# Aim of the exercise
Set down exactly the lines from the one containing "In this image, how" through the last line of the records below, both included, and nothing else.

-*-

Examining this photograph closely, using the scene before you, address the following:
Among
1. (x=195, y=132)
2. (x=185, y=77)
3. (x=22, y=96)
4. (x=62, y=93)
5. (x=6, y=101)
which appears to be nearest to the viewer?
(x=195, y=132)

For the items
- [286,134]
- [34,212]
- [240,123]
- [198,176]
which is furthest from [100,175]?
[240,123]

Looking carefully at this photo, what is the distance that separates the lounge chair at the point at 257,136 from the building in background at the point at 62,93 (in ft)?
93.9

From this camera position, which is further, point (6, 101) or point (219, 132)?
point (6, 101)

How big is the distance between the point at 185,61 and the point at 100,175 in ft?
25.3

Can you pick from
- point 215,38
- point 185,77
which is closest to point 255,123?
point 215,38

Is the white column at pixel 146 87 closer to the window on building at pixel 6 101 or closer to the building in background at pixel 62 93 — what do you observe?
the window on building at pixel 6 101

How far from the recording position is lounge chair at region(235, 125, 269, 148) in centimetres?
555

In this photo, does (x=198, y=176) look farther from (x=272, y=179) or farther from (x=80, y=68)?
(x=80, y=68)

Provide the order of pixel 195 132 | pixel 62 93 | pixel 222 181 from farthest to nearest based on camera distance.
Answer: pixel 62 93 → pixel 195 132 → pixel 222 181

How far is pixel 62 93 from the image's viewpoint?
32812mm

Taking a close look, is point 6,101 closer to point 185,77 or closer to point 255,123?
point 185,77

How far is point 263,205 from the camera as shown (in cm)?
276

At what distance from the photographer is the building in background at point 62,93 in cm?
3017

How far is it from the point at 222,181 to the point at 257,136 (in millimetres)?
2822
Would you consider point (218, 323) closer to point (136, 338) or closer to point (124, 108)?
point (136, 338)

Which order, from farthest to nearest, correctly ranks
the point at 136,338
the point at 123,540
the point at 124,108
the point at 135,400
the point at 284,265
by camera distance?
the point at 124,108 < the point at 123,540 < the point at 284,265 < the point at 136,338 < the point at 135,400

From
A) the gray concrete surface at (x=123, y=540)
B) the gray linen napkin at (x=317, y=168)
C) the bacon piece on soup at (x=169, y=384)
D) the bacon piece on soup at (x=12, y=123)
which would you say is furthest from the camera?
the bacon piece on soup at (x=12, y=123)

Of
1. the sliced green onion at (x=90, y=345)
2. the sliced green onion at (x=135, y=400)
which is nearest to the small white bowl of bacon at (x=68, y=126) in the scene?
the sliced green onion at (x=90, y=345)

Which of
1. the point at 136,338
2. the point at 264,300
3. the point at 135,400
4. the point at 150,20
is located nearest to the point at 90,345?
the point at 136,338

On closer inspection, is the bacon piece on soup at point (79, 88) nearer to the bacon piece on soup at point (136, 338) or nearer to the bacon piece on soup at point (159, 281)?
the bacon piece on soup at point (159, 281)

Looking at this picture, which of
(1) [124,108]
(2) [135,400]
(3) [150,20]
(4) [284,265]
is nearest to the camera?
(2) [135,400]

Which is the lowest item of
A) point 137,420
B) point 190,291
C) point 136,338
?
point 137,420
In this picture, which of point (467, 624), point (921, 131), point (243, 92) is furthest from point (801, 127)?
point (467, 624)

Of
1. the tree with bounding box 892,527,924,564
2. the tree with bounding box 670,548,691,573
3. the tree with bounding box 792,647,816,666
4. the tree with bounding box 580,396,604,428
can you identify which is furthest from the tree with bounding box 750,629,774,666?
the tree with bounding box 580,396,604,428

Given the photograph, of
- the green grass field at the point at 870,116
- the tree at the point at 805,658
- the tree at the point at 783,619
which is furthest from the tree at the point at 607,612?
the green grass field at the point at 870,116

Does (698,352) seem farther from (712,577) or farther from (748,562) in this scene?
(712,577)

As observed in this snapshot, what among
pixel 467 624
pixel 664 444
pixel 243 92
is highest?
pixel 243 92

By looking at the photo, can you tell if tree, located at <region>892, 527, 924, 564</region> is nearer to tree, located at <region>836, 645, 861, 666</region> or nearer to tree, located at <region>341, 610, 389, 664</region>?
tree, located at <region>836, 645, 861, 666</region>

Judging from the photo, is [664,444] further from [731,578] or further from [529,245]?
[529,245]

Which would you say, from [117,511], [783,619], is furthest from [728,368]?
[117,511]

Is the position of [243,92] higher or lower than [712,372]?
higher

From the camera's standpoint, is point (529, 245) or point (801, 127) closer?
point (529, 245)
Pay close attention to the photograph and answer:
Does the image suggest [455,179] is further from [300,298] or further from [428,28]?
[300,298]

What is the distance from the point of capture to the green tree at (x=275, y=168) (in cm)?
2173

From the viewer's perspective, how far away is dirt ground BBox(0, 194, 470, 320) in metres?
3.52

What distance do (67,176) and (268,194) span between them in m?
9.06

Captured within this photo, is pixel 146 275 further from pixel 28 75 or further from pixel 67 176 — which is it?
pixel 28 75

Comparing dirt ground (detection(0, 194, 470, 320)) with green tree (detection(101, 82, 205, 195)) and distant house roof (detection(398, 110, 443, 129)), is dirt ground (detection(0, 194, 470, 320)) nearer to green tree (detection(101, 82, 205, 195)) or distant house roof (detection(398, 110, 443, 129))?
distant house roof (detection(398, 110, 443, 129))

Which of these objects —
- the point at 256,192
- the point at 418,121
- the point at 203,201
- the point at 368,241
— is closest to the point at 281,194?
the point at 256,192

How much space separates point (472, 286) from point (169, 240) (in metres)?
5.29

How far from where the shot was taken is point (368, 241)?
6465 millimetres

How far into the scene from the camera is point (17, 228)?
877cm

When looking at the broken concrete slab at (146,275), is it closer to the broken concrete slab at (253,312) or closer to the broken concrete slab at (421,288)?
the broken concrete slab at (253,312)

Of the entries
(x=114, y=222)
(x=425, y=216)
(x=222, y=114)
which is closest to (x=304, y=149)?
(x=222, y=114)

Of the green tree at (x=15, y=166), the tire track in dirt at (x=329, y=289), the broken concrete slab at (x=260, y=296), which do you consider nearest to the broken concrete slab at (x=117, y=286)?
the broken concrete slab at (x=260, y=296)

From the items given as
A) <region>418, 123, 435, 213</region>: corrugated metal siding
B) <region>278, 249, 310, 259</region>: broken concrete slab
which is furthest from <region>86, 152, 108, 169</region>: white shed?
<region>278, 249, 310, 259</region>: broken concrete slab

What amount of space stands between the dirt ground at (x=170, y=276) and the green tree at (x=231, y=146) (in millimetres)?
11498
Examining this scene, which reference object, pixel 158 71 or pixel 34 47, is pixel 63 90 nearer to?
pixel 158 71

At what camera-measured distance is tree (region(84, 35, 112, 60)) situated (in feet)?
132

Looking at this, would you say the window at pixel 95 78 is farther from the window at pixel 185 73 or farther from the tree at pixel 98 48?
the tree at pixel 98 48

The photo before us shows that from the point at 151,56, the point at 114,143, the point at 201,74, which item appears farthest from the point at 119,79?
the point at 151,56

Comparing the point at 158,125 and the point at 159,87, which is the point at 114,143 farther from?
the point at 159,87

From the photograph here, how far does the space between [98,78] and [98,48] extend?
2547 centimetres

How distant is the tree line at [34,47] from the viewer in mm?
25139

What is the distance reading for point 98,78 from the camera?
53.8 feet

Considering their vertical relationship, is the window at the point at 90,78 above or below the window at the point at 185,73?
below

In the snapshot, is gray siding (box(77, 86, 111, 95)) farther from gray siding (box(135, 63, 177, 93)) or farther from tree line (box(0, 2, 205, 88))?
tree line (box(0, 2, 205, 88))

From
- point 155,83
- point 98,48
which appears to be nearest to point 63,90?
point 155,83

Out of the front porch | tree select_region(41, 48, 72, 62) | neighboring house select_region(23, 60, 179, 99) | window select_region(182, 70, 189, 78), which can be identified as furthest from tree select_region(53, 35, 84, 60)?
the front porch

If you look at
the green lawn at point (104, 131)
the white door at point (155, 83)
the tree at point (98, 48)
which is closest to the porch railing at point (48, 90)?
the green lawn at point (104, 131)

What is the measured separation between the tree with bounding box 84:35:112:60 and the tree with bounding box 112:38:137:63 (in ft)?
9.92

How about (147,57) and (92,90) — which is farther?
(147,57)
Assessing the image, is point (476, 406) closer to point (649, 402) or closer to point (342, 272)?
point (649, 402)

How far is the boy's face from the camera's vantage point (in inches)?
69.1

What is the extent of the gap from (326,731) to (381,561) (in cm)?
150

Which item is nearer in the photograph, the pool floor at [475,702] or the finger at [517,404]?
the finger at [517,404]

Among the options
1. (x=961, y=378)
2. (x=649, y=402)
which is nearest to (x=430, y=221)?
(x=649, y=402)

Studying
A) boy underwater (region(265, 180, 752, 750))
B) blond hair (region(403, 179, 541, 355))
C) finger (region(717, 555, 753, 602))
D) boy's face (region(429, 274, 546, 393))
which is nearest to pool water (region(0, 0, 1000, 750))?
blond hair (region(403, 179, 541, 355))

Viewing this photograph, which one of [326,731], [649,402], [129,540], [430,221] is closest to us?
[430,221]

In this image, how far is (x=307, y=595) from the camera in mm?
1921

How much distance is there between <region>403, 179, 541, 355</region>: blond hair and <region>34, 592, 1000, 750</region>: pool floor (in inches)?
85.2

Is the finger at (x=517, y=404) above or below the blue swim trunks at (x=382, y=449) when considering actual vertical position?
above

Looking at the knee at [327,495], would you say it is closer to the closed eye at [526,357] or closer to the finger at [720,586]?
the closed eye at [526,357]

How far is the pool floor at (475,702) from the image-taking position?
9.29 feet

-*-

# Reply
In this image, how far is (x=307, y=595) from the camera in mm?
1921

How much distance is there between <region>403, 179, 541, 355</region>: blond hair and <region>34, 592, 1000, 750</region>: pool floor (in inches)?
85.2

Is the finger at (x=517, y=404) above or below the blue swim trunks at (x=382, y=449) when considering actual vertical position?
above

Looking at the knee at [327,495], would you say it is closer to the closed eye at [526,357] or closer to the finger at [720,586]?
the closed eye at [526,357]

How far is the pool floor at (475,702) from the image-taking position?
9.29 feet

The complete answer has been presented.